Wireless Carriers Lobby For Access To 'Street Furniture' In Washington
The next generation of cell technology will feature smaller antennas in more places and will eventually lead to 5G connectivity. Wireless carriers are pushing legislation in Washington state to give them access to power poles, street lights and other public infrastructure for placement of the small antennas.
But this has created a fight with cities.
On 5G, a movie that now takes minutes to download will take just seconds.
“It sounds super sexy and we hope that it is,” said Beth Cooley with The Wireless Association. It’s a national trade group that represents all of the nation’s wireless carriers.
Cooley told a panel of Washington lawmakers earlier this year that a robust 5G network will require a 250,000 of these new small cell sites nationwide.
“Small cell technologies are generally installed on street furniture is what we call it -- utility poles, street lights, traffic signal poles -- and as I said this is sweeping the country and very hyper competitive amongst the cities and the states right now,” Colley said.
The race for 5G
Verizon has already announced Seattle as a test city for 5G later this year. Still the wireless industry is pushing the idea that if Washington doesn’t move quickly to pave the way for small cell sites, then other states will get 5G first.
In Olympia, the industry is putting on a full court press. And that’s what’s triggered the fight with cities.
Lobbyists for the wireless industry are pushing legislation that would require cities and towns to let companies like Verizon install small cell sites on public infrastructure -- and limit how much rent the cities can charge.
The sponsor of the bill in the Washington Senate is Republican Doug Ericksen. He also makes the competition argument.
“And we got a choice, we can be the broadband super highway or we can look like I-5 through Seattle at 5 o’clock in the afternoon,” Ericksen said.
Ericksen said 5G doesn’t just mean faster downloads -- it means jobs and economic development. But he believes current local zoning and permitting standards are an impediment to 5G buildout.
“Washington state right now has a terrible reputation for being a bad place to be able to deploy wireless,” Ericksen said. “We need to fix that so we can get those companies to bring the money here first and not last.”
Cities vs. carriers
But Ericksen’s approach is not going over well with the cities who say Ericksen and the wireless industry want to preempt local control.
“Verizon and other carriers would like to access the right-of-way almost without limitation and virtually free of charge,” said Tom Brubaker, an attorney for the city of Kent.
So far a compromise has been elusive. But Democratic state Sen. Reuven Carlyle believes there’s a sweet spot.
“We don’t want cell sites hanging from every single streetlamp and pole without question, we want it done in a responsible, thoughtful way and that’s what this is about,” he said.
According to The Wireless Association, 5G legislation is under consideration in some 30 states this year, although it won’t say where or provide details. The corporate-backed American Legislative Exchange Council, also known as ALEC, has also passed a resolution calling on states to “streamline” local permitting of small cell technology.

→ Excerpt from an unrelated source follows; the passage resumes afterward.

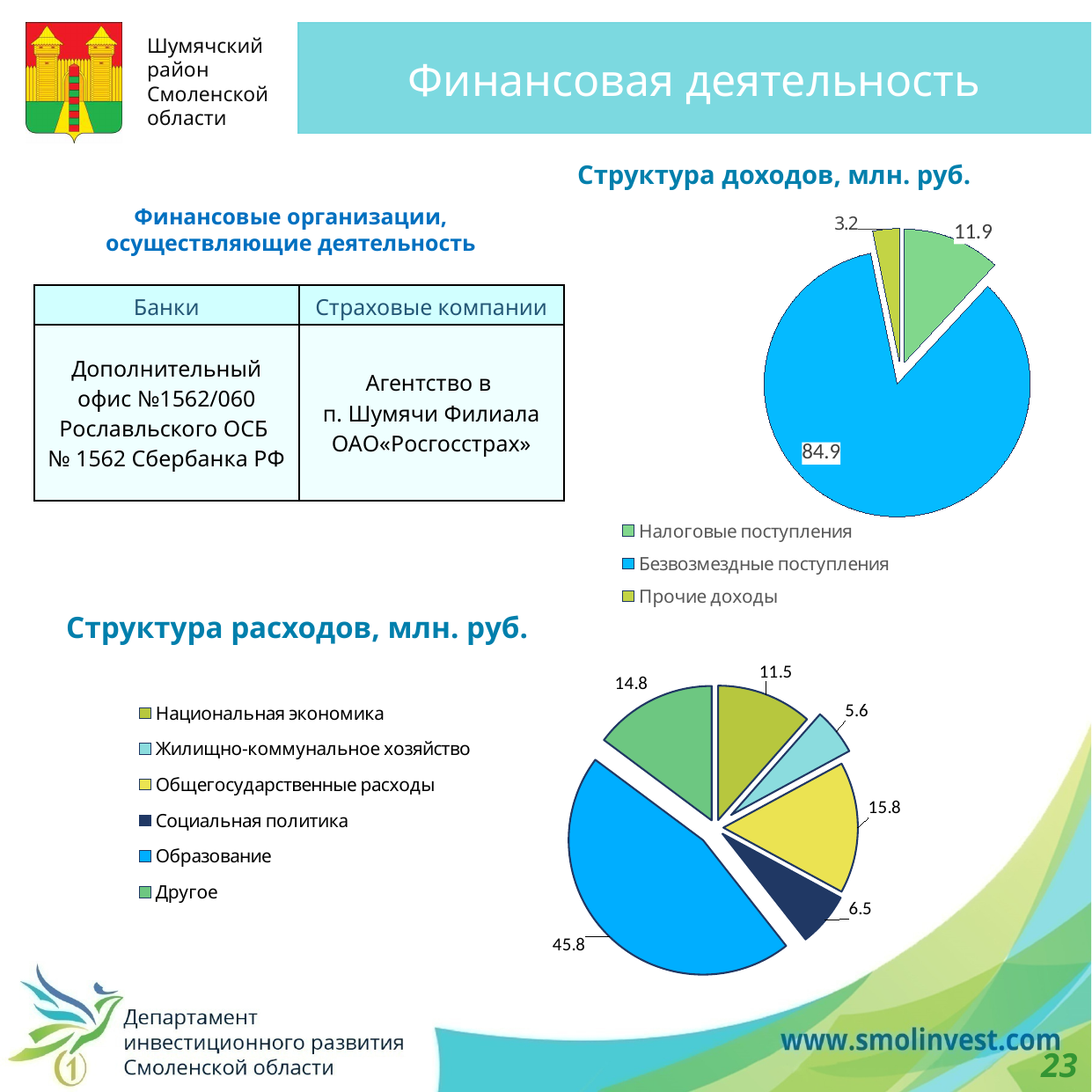
In the 'Структура расходов, млн. руб.' chart, which is larger: Национальная экономика or Социальная политика? Национальная экономика How many slices does the 'Структура расходов, млн. руб.' pie chart have? 6 In the 'Структура расходов, млн. руб.' chart, which category has the largest value? Образование In the 'Структура расходов, млн. руб.' chart, what is the value for Образование? 45.8 In the 'Структура расходов, млн. руб.' chart, what is the value for Общегосударственные расходы? 15.8 In the 'Структура доходов, млн. руб.' chart, what is the value for Налоговые поступления? 11.9 In the 'Структура доходов, млн. руб.' chart, which category has the smallest value? Прочие доходы In the 'Структура доходов, млн. руб.' chart, what is the difference between Безвозмездные поступления and Налоговые поступления? 73.0 In the 'Структура расходов, млн. руб.' chart, which category has the smallest value? Жилищно-коммунальное хозяйство In the 'Структура доходов, млн. руб.' chart, what is the value for Безвозмездные поступления? 84.9 How many categories does the legend of the 'Структура доходов, млн. руб.' chart list? 3 What type of chart is 'Структура расходов, млн. руб.'? Pie chart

Ohio, for one, has already passed a law that requires cities and towns to approve small cell applications within 90 days -- a provision that’s also in the Washington state proposal.
Ericksen said he wants a bill this year and he doesn’t want a lot of discussion about it. He accuses opponents of “standing in the way” of a technological revolution.
“I have a service people want, I got the people that will provide it. And I have barriers in the middle,” Ericksen said. “And my legislation takes out those barriers so people can get the services they want.”
A boost for rural broadband?
A second provision in Ericksen’s bill deals with broadband and cable build-out to more rural parts of Washington. It would require public utility districts, which serve mostly rural areas, to adopt to the same rules and rates for pole attachments as investor-owned utilities like Puget Sound Energy or Avista.
“In Washington today, the rates we pay for municipal and PUD poles are not certain and they widely vary,” Comcast’s Rhonda Weaver told lawmakers.
The Washington Public Utility District Association opposes the proposed changes.
“We don’t believe that the pole attachment rates that are currently in place are an impediment to the deployment of rural broadband,” said George Caan, the Association’s executive director.
“We think that working cooperatively with the communication companies to bring rural broadband is the right way to go,” Caan said, “not unilaterally telling us how much we should charge.”
Ericksen’s bill missed a key cut-off deadline on March 8 for policy measures to pass out of their house of origin. But it could be revived if deemed necessary to implement the final budget.